▸ **PROBLEM**: Dropping every picture, set down exactly the lines in the entries below, starting with the line with "TOGETHER AGAIN: The" and going on through the line with "Bedroom at Somerset".

[Web page caption snippets]
/---

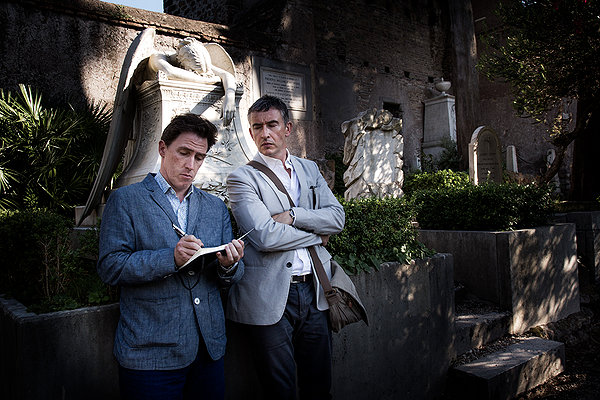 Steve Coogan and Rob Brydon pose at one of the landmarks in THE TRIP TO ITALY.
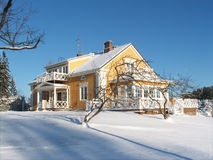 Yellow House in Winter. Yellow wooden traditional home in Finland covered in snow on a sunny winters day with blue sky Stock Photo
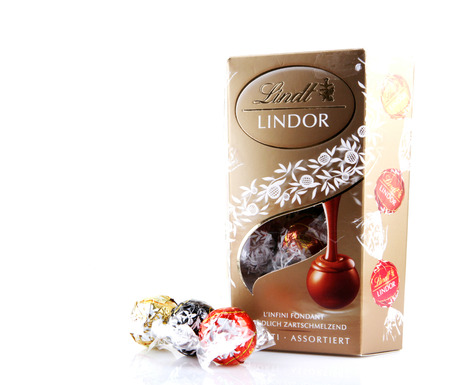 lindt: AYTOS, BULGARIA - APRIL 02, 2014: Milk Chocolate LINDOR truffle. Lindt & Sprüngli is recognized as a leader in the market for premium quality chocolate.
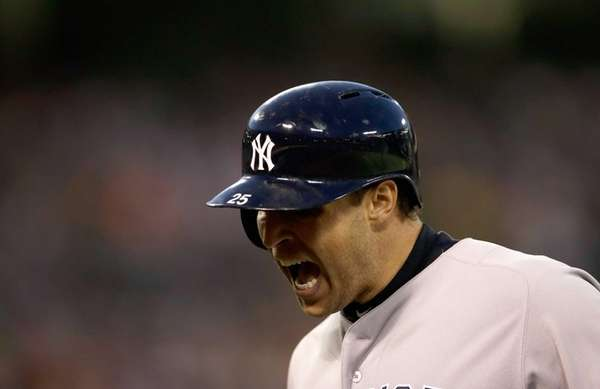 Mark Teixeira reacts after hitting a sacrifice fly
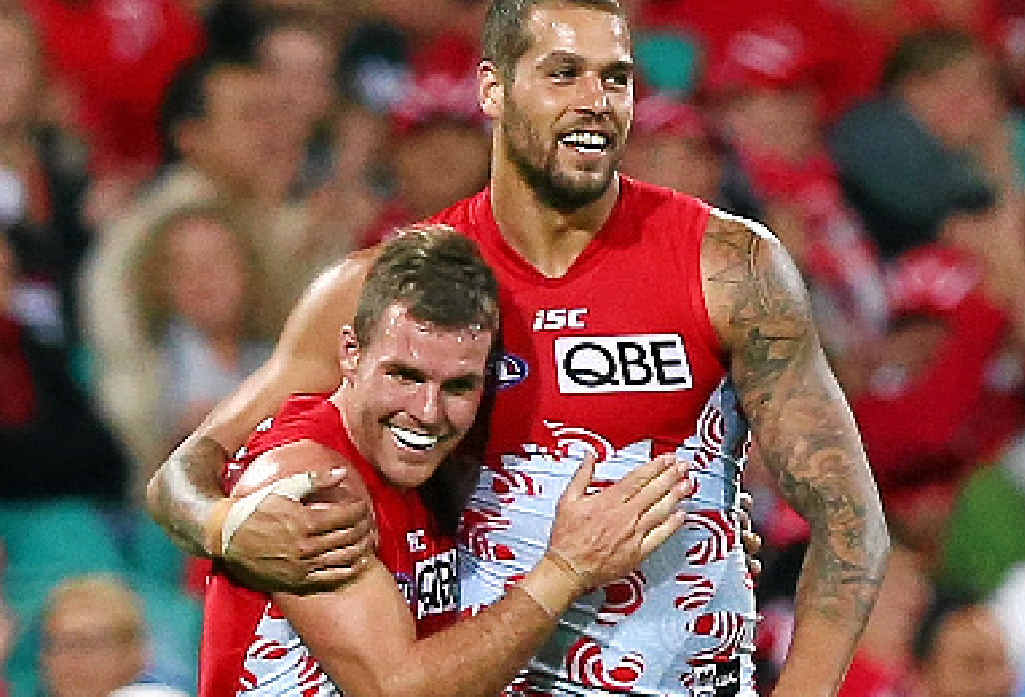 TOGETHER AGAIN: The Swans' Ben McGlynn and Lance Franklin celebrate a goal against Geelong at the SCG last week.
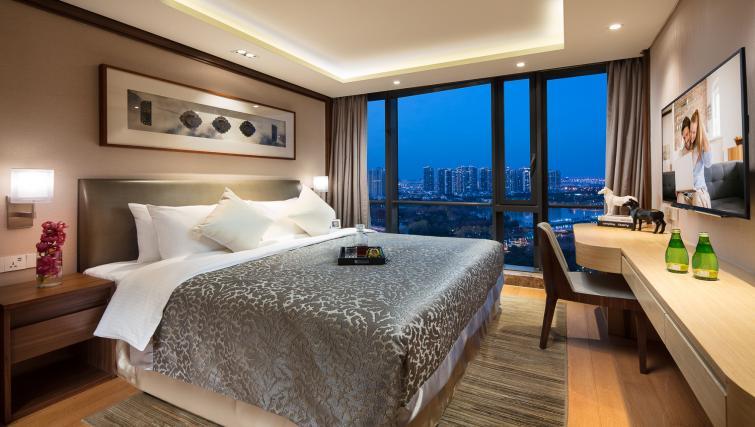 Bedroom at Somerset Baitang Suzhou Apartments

\---
/---

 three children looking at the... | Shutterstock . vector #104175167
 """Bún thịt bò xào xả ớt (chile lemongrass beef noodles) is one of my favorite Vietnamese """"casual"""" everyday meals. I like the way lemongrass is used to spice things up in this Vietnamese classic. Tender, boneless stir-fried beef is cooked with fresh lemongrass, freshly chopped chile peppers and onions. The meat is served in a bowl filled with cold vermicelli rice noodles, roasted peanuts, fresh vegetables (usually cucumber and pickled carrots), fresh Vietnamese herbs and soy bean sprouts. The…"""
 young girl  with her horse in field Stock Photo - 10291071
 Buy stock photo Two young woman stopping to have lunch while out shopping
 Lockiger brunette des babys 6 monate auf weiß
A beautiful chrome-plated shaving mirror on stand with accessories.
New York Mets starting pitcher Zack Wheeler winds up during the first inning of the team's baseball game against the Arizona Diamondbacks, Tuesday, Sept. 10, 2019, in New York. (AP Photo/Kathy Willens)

\---
/---

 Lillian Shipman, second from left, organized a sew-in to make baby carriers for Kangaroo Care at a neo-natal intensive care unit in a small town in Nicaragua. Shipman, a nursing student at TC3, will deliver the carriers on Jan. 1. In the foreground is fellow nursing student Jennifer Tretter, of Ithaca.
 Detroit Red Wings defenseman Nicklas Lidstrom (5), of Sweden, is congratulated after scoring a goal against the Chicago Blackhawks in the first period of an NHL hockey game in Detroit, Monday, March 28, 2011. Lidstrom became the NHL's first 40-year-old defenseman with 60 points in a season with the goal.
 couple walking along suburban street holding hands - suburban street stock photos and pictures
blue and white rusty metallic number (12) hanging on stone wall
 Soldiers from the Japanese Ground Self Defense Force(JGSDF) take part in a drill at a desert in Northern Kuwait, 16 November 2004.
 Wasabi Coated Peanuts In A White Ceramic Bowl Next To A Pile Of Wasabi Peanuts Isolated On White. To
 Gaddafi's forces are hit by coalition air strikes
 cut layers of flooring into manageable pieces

\---

▸ **SOLUTION FOR THIS PROBLEM**:
 TOGETHER AGAIN: The Swans' Ben McGlynn and Lance Franklin celebrate a goal against Geelong at the SCG last week.
 Bedroom at Somerset Baitang Suzhou Apartments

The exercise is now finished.